Liputan6.com, Jakarta - Tim Presisi Polres Metro Depok berhasil mengamankan 11 remaja bersama senjata tajam (Sajam) saat akan melakukan tawuran. Diketahui 11 remaja tersebut akan melakukan tawuran dengan kelompok lain di wilayah Bojongsari, Depok, Rabu (2/7/2025).
Kasi Humas Polres Metro Depok, AKP Made Budi mengatakan, penangkapan 11 remaja yang akan melakukan tawuran, berawal dari Tim Presisi Polres Metro Depok melakukan patroli mengantisipasi aksi pembegalan di wilayah Arco dan Jalan Raya Ciputat-Parung, Bojongsari.
Advertisement
“Iya, diamankan saat tim Presisi Polres Metro Depok melakukan patroli malam,” ujar Made di Polres Metro Depok, Kamis (3/7/2025).
Made menjelaskan, saat tim patroli berada di Gang Manggis Jalan Raya Ciputat-Parung, melihat sejumlah kelompok pemuda.

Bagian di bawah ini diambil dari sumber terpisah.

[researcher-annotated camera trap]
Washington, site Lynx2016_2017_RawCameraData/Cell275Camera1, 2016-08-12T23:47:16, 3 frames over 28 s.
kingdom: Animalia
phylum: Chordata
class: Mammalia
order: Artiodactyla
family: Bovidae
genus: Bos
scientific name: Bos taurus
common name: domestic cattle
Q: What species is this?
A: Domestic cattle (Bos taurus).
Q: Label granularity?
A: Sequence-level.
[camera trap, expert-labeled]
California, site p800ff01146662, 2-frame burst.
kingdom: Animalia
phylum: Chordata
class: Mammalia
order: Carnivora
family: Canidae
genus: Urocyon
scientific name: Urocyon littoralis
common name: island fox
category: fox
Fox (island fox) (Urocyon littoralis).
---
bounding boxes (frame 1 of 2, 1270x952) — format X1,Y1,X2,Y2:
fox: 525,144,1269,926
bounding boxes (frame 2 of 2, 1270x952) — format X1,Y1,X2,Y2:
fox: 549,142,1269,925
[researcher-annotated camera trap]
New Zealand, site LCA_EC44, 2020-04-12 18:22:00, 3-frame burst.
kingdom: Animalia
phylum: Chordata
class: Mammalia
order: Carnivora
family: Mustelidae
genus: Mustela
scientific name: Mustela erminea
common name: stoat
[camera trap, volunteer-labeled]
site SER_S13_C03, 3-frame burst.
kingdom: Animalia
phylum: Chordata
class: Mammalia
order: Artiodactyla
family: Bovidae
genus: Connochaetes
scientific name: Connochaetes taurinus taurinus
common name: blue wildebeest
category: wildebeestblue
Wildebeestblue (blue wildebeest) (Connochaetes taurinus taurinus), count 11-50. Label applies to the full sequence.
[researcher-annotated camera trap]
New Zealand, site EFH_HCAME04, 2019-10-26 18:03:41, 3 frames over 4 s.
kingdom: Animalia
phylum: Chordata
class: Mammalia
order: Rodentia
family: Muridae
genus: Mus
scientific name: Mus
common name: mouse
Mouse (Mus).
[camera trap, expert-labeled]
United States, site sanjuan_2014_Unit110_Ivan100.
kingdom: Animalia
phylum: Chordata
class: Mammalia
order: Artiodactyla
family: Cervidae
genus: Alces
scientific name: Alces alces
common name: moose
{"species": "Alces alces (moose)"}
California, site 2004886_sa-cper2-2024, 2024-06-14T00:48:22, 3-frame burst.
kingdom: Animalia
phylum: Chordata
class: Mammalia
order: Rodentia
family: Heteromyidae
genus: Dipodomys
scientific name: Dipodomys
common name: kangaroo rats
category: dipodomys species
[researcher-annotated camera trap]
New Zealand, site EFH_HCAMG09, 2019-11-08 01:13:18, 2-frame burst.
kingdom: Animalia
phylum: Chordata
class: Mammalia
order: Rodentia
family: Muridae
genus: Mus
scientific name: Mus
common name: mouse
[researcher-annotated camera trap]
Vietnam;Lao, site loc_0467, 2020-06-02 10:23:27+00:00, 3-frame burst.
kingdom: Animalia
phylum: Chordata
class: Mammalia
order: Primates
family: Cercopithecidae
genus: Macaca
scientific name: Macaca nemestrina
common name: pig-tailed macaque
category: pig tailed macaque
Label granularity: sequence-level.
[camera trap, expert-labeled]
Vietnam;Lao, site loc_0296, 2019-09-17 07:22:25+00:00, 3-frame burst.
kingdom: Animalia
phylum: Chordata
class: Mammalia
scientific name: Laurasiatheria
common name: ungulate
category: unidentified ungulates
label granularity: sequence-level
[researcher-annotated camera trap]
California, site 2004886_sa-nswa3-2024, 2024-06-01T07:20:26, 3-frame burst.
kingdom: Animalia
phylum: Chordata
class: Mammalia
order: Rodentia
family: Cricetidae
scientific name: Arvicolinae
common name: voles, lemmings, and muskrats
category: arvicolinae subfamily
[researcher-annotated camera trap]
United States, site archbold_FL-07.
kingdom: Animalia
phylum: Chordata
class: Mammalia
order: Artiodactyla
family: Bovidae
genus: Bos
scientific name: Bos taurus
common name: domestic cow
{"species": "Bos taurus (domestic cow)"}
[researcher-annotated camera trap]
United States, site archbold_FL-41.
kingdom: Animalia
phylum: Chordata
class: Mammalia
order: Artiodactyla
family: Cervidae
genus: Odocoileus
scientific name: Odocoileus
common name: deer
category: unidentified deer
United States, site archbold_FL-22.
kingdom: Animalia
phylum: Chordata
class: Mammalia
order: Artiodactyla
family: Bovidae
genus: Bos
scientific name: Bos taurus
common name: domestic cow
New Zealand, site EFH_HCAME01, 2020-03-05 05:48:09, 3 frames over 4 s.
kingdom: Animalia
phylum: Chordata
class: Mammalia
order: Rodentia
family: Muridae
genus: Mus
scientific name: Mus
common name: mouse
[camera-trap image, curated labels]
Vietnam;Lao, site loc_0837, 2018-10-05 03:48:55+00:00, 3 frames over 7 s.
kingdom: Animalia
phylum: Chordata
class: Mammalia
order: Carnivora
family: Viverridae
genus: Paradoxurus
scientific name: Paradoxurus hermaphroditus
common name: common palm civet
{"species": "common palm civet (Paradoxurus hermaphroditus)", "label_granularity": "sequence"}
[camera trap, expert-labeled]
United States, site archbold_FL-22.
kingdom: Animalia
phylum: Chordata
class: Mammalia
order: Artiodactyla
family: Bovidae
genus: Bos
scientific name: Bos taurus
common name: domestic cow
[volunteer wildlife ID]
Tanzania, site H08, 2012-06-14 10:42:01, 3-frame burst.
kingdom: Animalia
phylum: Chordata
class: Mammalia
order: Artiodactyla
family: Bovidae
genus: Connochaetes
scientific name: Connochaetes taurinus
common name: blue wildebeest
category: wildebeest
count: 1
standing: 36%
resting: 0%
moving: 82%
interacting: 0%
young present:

Merasa curiga, tim Patroli Perintis Presisi Polres Metro Depok mendekati para pemuda.
“Beberapa orang berusaha melarikan diri dan ada dua orang yang membuang handphonenya,” jelas Made.
Tim Patroli Perintis Presisi Polres Metro Depok mengamankan sejumlah pemuda dan melakukan pengecekan handphone yang sempat dibuang. Setelah handphone tersebut dibuka, ternyata dua pemuda merupakan admin dan ketua kelompok tersebut.
“Ternyata mereka merupakan kelompok Bojong Kuring yang akan melakukan tawuran dengan kelompok gang Kramat,” terang Made.
Kelompok Bojong Kuring sebelumnya merencana melakukan tawuran secara online dengan menentukan titik tempat tawuran. Namun aksi tersebut berhasil diketahui Tim Patroli Perintis Presisi Polres Metro Depok.
“Lokasi janjian tawurannya tidak jauh dari lokasi kelompok Bojong Kuring diamankan,” ucap Made.
Senjata Tajam
Made mengungkapkan, Tim Patroli Perintis Presisi Polres Metro Depok meminta ketua kelompok menunjukan senjata tajam yang disimpan. Tidak dapat dipungkiri, aksi tawuran kelompok remaja kerap menggunakan senjata tajam.
“Tim langsung menuju lokasi tempat kelompok remaja itu berkumpul,” ungkap Made.
Tim Patroli Perintis Presisi Polres Metro Depok mencoba mendatangi dan mengetuk pintu rumah. Namun di rumah tempat berkumpulnya remaja tidak mendapatkan respons sehingga meminta izin dari salah satu orang tua pemilik rumah.
“Atas izin ayahnya kita dobrak pintunya, akhirnya penghuninya keluar dan tunjukkan tempat menyimpan sajamnya,” kata Made.
Dibawa ke Polsek
Setelah dilakukan pemeriksaan, Tim Patroli Perintis Presisi Polres Metro Depok satu senjata tajam tergantung di dinding rumah. Tim melakukan pemeriksaan kembali dan menemukan senjata tajam tersimpan di bawah kasur.
“10 sajam ada bawah Kasur, akhirnya 11 remaja dan 11 sajamnya kita angkut ke Polsek Bojongsari,” pungkas Made.